=== Begin Enclosure ===
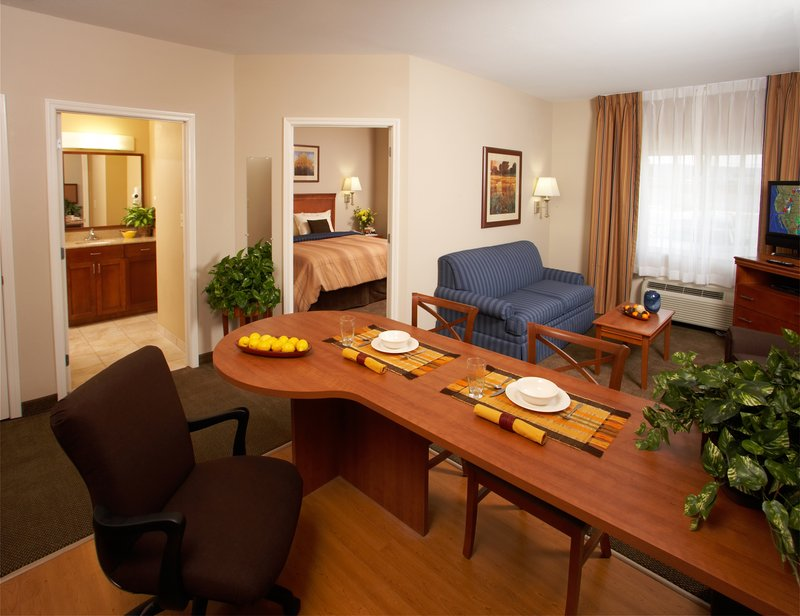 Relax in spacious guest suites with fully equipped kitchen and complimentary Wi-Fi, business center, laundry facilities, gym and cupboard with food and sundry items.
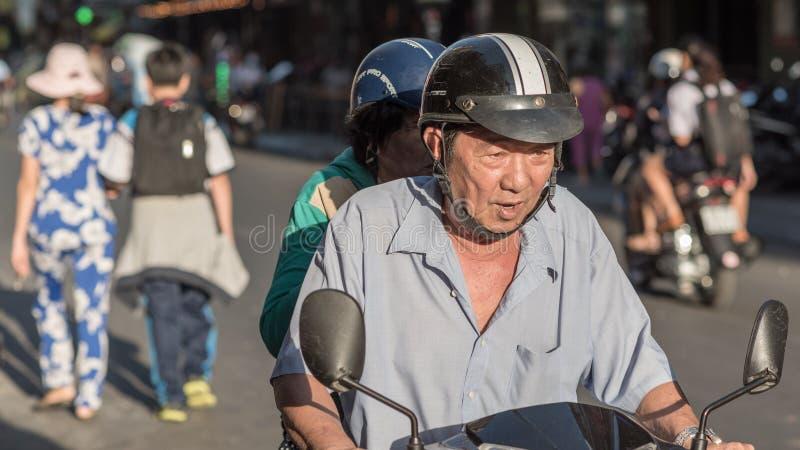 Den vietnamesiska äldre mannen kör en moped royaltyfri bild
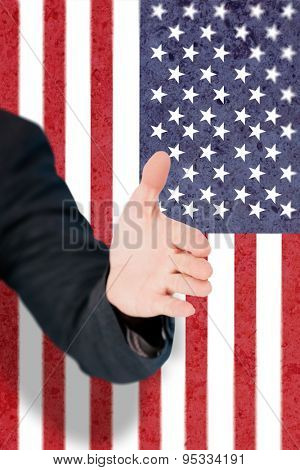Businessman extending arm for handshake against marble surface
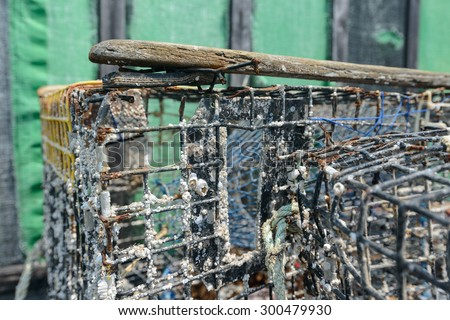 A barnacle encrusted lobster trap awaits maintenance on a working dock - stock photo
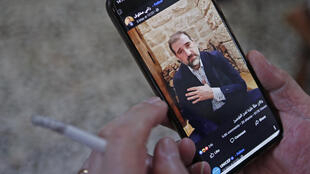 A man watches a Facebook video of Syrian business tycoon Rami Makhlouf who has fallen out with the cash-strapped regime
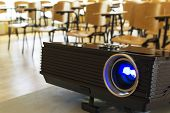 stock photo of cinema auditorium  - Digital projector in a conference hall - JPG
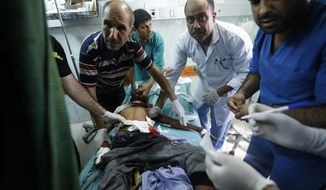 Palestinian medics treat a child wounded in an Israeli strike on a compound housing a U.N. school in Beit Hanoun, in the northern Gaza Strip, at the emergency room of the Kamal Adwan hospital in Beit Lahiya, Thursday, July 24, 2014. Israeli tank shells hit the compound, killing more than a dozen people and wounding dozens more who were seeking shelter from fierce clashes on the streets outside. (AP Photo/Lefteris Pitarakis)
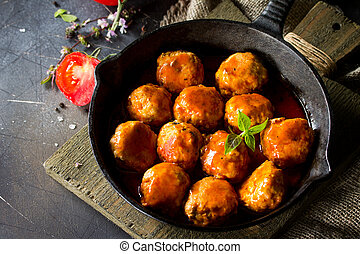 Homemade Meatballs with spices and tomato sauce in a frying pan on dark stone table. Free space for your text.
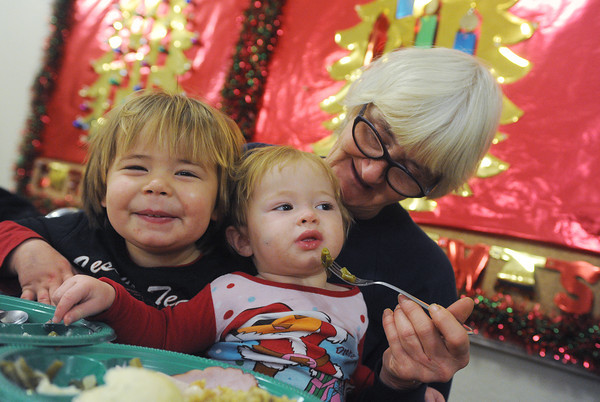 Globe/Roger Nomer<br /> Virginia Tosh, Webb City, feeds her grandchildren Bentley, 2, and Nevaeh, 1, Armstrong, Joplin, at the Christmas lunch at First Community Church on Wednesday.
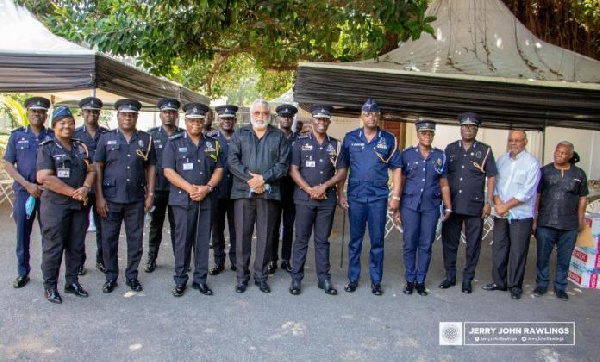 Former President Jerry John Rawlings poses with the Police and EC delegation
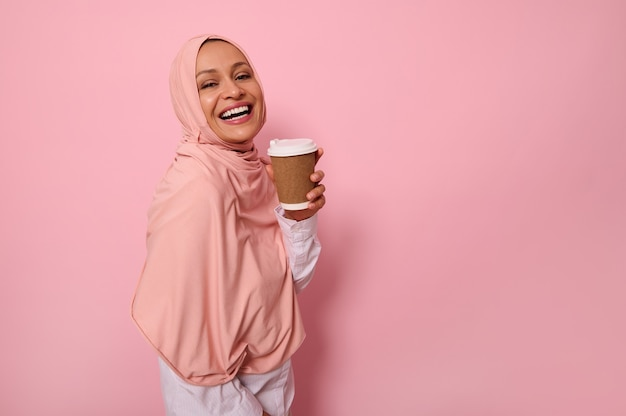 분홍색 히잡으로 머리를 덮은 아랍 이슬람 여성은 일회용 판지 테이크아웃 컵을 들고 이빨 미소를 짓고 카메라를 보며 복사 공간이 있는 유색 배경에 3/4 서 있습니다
=== End Enclosure ===
§ BRIEF:
Restate all the material verbatim; omit every picture.

§ ANSWER TO THIS PROBLEM:
 Relax in spacious guest suites with fully equipped kitchen and complimentary Wi-Fi, business center, laundry facilities, gym and cupboard with food and sundry items.
 Den vietnamesiska äldre mannen kör en moped royaltyfri bild
Businessman extending arm for handshake against marble surface
 A barnacle encrusted lobster trap awaits maintenance on a working dock - stock photo
 A man watches a Facebook video of Syrian business tycoon Rami Makhlouf who has fallen out with the cash-strapped regime
 stock photo of cinema auditorium  - Digital projector in a conference hall - JPG
 Palestinian medics treat a child wounded in an Israeli strike on a compound housing a U.N. school in Beit Hanoun, in the northern Gaza Strip, at the emergency room of the Kamal Adwan hospital in Beit Lahiya, Thursday, July 24, 2014. Israeli tank shells hit the compound, killing more than a dozen people and wounding dozens more who were seeking shelter from fierce clashes on the streets outside. (AP Photo/Lefteris Pitarakis)
 Homemade Meatballs with spices and tomato sauce in a frying pan on dark stone table. Free space for your text.
 Globe/Roger Nomer<br /> Virginia Tosh, Webb City, feeds her grandchildren Bentley, 2, and Nevaeh, 1, Armstrong, Joplin, at the Christmas lunch at First Community Church on Wednesday.
 Former President Jerry John Rawlings poses with the Police and EC delegation
 분홍색 히잡으로 머리를 덮은 아랍 이슬람 여성은 일회용 판지 테이크아웃 컵을 들고 이빨 미소를 짓고 카메라를 보며 복사 공간이 있는 유색 배경에 3/4 서 있습니다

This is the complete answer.